■ **STATED GOAL**
Render every entry exactly as it appears.

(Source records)
* * * * * * * * *

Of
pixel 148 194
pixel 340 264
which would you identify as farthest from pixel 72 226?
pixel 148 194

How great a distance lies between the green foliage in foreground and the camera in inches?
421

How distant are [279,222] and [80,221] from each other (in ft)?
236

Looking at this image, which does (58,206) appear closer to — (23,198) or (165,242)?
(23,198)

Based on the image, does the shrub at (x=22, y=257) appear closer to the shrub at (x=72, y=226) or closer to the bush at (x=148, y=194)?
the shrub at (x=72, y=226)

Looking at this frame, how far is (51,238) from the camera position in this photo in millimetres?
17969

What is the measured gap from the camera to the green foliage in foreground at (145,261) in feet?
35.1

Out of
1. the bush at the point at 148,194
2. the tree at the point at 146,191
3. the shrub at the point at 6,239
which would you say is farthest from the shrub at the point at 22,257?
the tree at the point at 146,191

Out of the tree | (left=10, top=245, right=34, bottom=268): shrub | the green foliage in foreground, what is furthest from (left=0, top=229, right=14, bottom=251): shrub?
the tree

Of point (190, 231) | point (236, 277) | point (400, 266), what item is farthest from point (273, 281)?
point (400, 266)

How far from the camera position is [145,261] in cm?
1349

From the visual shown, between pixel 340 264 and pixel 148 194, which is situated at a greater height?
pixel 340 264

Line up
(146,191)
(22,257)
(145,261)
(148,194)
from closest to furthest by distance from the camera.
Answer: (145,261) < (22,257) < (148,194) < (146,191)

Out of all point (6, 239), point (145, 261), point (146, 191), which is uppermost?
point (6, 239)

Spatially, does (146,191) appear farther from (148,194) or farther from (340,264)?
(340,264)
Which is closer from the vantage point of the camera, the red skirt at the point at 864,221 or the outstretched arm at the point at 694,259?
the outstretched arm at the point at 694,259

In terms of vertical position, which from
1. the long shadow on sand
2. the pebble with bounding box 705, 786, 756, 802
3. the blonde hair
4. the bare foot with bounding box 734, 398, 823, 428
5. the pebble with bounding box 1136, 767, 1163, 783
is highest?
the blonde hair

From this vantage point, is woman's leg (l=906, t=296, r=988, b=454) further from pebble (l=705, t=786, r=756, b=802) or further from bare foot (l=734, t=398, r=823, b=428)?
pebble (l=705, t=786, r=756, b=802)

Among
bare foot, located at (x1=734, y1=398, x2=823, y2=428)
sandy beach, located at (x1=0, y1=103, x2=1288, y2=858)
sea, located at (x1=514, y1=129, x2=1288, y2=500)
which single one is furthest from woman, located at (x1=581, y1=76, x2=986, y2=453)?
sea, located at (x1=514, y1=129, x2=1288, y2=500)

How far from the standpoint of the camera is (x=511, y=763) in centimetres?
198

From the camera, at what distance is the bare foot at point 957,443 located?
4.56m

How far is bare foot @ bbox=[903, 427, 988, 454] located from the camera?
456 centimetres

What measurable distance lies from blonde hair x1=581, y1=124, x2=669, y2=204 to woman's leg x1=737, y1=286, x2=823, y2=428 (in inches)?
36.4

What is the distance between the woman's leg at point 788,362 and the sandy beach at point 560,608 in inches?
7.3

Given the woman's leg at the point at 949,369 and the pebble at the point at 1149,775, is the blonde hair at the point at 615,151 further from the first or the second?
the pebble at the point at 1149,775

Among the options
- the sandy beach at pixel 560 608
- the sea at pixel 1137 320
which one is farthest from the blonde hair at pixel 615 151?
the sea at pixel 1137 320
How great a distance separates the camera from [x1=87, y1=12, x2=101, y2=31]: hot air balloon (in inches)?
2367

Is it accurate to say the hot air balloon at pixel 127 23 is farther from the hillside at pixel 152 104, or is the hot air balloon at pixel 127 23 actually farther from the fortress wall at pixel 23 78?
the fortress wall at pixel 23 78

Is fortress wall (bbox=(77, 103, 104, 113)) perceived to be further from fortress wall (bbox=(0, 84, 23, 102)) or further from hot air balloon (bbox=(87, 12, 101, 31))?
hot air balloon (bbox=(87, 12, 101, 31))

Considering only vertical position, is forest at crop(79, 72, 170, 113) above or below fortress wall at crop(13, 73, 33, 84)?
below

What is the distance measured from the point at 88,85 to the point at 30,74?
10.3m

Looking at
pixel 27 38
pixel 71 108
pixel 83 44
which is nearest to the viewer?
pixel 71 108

* * * * * * * * *

■ **EXERCISE RESULT**
Of
pixel 148 194
pixel 340 264
which would you identify as farthest from pixel 72 226?
pixel 148 194

How great a distance lies between the green foliage in foreground and the camera in inches?
421

How distant are [279,222] and [80,221] from each other (in ft)?
236

Looking at this image, which does (58,206) appear closer to — (23,198) or (165,242)?
(23,198)

Based on the image, does the shrub at (x=22, y=257) appear closer to the shrub at (x=72, y=226) or closer to the bush at (x=148, y=194)?
the shrub at (x=72, y=226)

Looking at this frame, how far is (51,238) from the camera position in this photo in millimetres?
17969

What is the measured gap from the camera to the green foliage in foreground at (145,261) in feet?
35.1

Out of
1. the bush at the point at 148,194
2. the tree at the point at 146,191
3. the shrub at the point at 6,239
which would you say is farthest from the shrub at the point at 22,257?
the tree at the point at 146,191

Out of the tree | (left=10, top=245, right=34, bottom=268): shrub | the green foliage in foreground, what is furthest from (left=0, top=229, right=14, bottom=251): shrub?
the tree

Of point (190, 231) | point (236, 277) | point (400, 266), what item is farthest from point (273, 281)?
point (400, 266)

How far from the camera position is [145,261] in cm?
1349

From the visual shown, between pixel 340 264 and pixel 148 194, which is situated at a greater height?
pixel 340 264

Line up
(146,191)
(22,257)
(145,261)
(148,194)
from closest to furthest by distance from the camera.
Answer: (145,261) < (22,257) < (148,194) < (146,191)

Out of all point (6, 239), point (145, 261), point (146, 191), which is uppermost?
point (6, 239)

Spatially, does (146,191) appear farther from (148,194) or farther from (340,264)?
(340,264)
Which is closer from the vantage point of the camera, the red skirt at the point at 864,221 or the outstretched arm at the point at 694,259?
the outstretched arm at the point at 694,259

In terms of vertical position, which from
1. the long shadow on sand
2. the pebble with bounding box 705, 786, 756, 802
3. the blonde hair
4. the bare foot with bounding box 734, 398, 823, 428
5. the pebble with bounding box 1136, 767, 1163, 783
is highest?
the blonde hair

From this vantage point, is woman's leg (l=906, t=296, r=988, b=454) further from pebble (l=705, t=786, r=756, b=802) or further from bare foot (l=734, t=398, r=823, b=428)?
pebble (l=705, t=786, r=756, b=802)

Among
bare foot, located at (x1=734, y1=398, x2=823, y2=428)
sandy beach, located at (x1=0, y1=103, x2=1288, y2=858)
sea, located at (x1=514, y1=129, x2=1288, y2=500)
which single one is furthest from woman, located at (x1=581, y1=76, x2=986, y2=453)?
sea, located at (x1=514, y1=129, x2=1288, y2=500)

How far from the standpoint of the camera is (x=511, y=763) in centimetres?
198

From the camera, at what distance is the bare foot at point 957,443 located?
4.56m

How far is bare foot @ bbox=[903, 427, 988, 454] located from the camera?
456 centimetres

What measurable distance lies from blonde hair x1=581, y1=124, x2=669, y2=204 to woman's leg x1=737, y1=286, x2=823, y2=428 (in inches)?
36.4

What is the distance between the woman's leg at point 788,362 and the sandy beach at point 560,608 in inches?
7.3

Given the woman's leg at the point at 949,369 and the pebble at the point at 1149,775, is the blonde hair at the point at 615,151 further from the first or the second?
the pebble at the point at 1149,775

Among the options
- the sandy beach at pixel 560 608
- the sea at pixel 1137 320
which one is farthest from the blonde hair at pixel 615 151?
the sea at pixel 1137 320
How great a distance separates the camera from [x1=87, y1=12, x2=101, y2=31]: hot air balloon (in inches)?
2367

Is it accurate to say the hot air balloon at pixel 127 23 is farther from the hillside at pixel 152 104, or is the hot air balloon at pixel 127 23 actually farther from the fortress wall at pixel 23 78?
the fortress wall at pixel 23 78

Is fortress wall (bbox=(77, 103, 104, 113)) perceived to be further from fortress wall (bbox=(0, 84, 23, 102)) or further from hot air balloon (bbox=(87, 12, 101, 31))?
hot air balloon (bbox=(87, 12, 101, 31))

Considering only vertical position, is forest at crop(79, 72, 170, 113) above or below fortress wall at crop(13, 73, 33, 84)?
below

What is the distance measured from the point at 88,85 to the point at 30,74?
10.3m

Looking at
pixel 27 38
pixel 71 108
pixel 83 44
which is nearest to the viewer?
pixel 71 108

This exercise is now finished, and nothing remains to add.